*Problems and tasks:*
1/ Translate this sentence from the coin game issue thread into Spanish: "Sorry for taking so long to get back to you on this!"
2/ Which license does the coin game issue thread list for the project?
3/ Echo the part of the coin game issue thread between "I am trying" and "Reset the environment.", inclusive.

** Opening Supplied text block **

FLAIROx / JaxMARL

Multi-Agent Reinforcement Learning with JAX
Apache License 2.0
414 stars 72 forks source link

Strange behaviour from agents in coin game environment #81

Closed Dronie closed 4 months ago

Dronie commented 6 months ago

Hi there,

I am trying to get my head around the library but am having an issue in the coin game environment. This is likely down to user error but I am not 100% sure what the issue may be. I am using a slightly modified version of the random agent in the README:

import jax
from jaxmarl import make
from PIL import Image
import numpy as np

key = jax.random.PRNGKey(0)
key, key_reset, key_act, key_step = jax.random.split(key, 4)

# Initialise environment.
env = make('coin_game')

# Reset the environment.
obs, state = env.reset(key_reset)

images = []
dones = 0
while dones < 10:
    images.append(env.render(state))
    # Sample random actions.
    actions = {agent: jax.numpy.asarray(4) for i, agent in enumerate(env.agents)}

    # Perform the step transition.
    obs, state, reward, done, infos = env.step(jax.numpy.asarray([4, 2], dtype='uint32'), state, actions)
    if done:
        dones += 1

gif = [i.convert("P", palette=Image.ADAPTIVE) for i in images]
gif[0].save('test2.gif', save_all=True, optimize=False, append_images=gif[1:], loop=0)

My problem is that I am fairly sure that both agents should always just take the 'stay' action due to

actions = {agent: jax.numpy.asarray(4) for i, agent in enumerate(env.agents)}

but, when viewing the gif generated by the above code this does not seem to be the case: test It also seems, from the gif, that agents aren't picking up coins when stepping on them?

Any help/instruction on where I may have misunderstood something would be greatly appreciated!

Thanks, Stefan

Dronie commented 6 months ago

Update: I have realised that the agents are indeed picking up the coins as this is evidenced by the scores going up on right of the gif (I assume they just spawn back in the same location due to the fixed enironment seed), but still not sure about the agent behaviour

amacrutherford commented 6 months ago

Hey thanks for raising this! We should hopefully have time to take a look later this week, keep updating us with what you find :slightly_smiling_face:

12tqian commented 6 months ago

It might be because you're using the same rng state without changing it?

Dronie commented 6 months ago

It might be because you're using the same rng state without changing it?

This is likely why the the coins are remaining in the same position when collected. However I'm not sure this explains why agent behaviour is random despite having hardcoded taking the 'stay' action at every timestep?

luchris429 commented 4 months ago

Sorry for taking so long to get back to you on this!

The API for Coin Game actions is as follows:

actions = jax.numpy.asarray([4, 4])

when doing this instead, it fixes the issue:

obs, state = env.reset(key_reset)

images = []
dones = 0
while dones < 10:
    images.append(env.render(state))
    # Sample random actions.
    # actions = {agent: jax.numpy.asarray(4) for i, agent in enumerate(env.agents)}
    actions = jax.numpy.asarray([4, 4])

    # Perform the step transition.
    obs, state, reward, done, infos = env.step(jax.numpy.asarray([4, 2], dtype='uint32'), state, actions)
    if done:
        dones += 1

gif = [i.convert("P", palette=Image.ADAPTIVE) for i in images]
gif[0].save('test2.gif', save_all=True, optimize=False, append_images=gif[1:], loop=0)

test2

** Closing Supplied text block **
** Opening Extracted information block **

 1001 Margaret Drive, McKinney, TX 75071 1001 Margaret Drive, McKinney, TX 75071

** Closing Extracted information block **
** Opening Extracted information block **

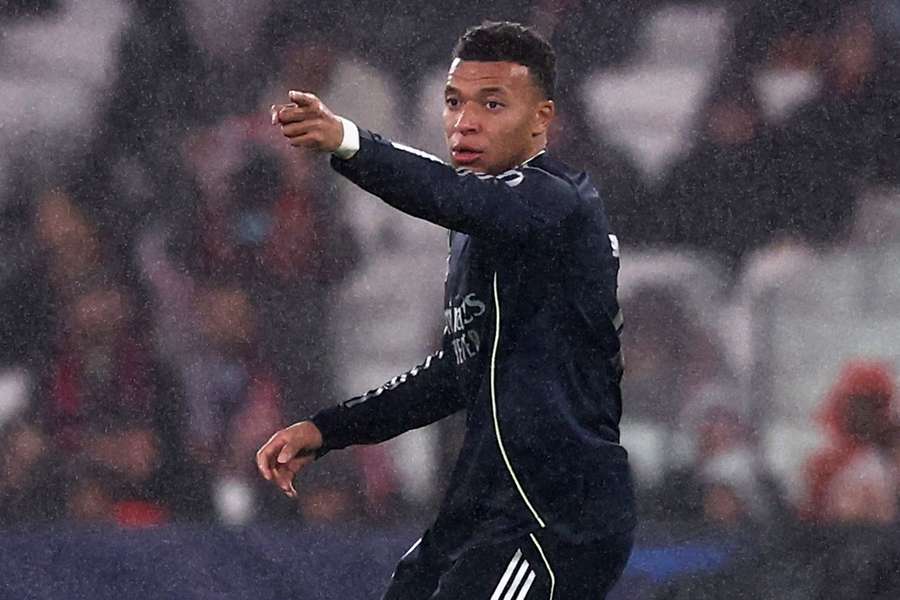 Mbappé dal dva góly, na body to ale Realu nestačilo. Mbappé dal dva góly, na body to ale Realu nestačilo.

** Closing Extracted information block **

*Solved problems:*
1/ ¡Perdón por tardar tanto en responderte sobre esto!

2/ Apache License 2.0.

3/
I am trying to get my head around the library but am having an issue in the coin game environment. This is likely down to user error but I am not 100% sure what the issue may be. I am using a slightly modified version of the random agent in the README:

import jax
from jaxmarl import make
from PIL import Image
import numpy as np

key = jax.random.PRNGKey(0)
key, key_reset, key_act, key_step = jax.random.split(key, 4)

# Initialise environment.
env = make('coin_game')

# Reset the environment.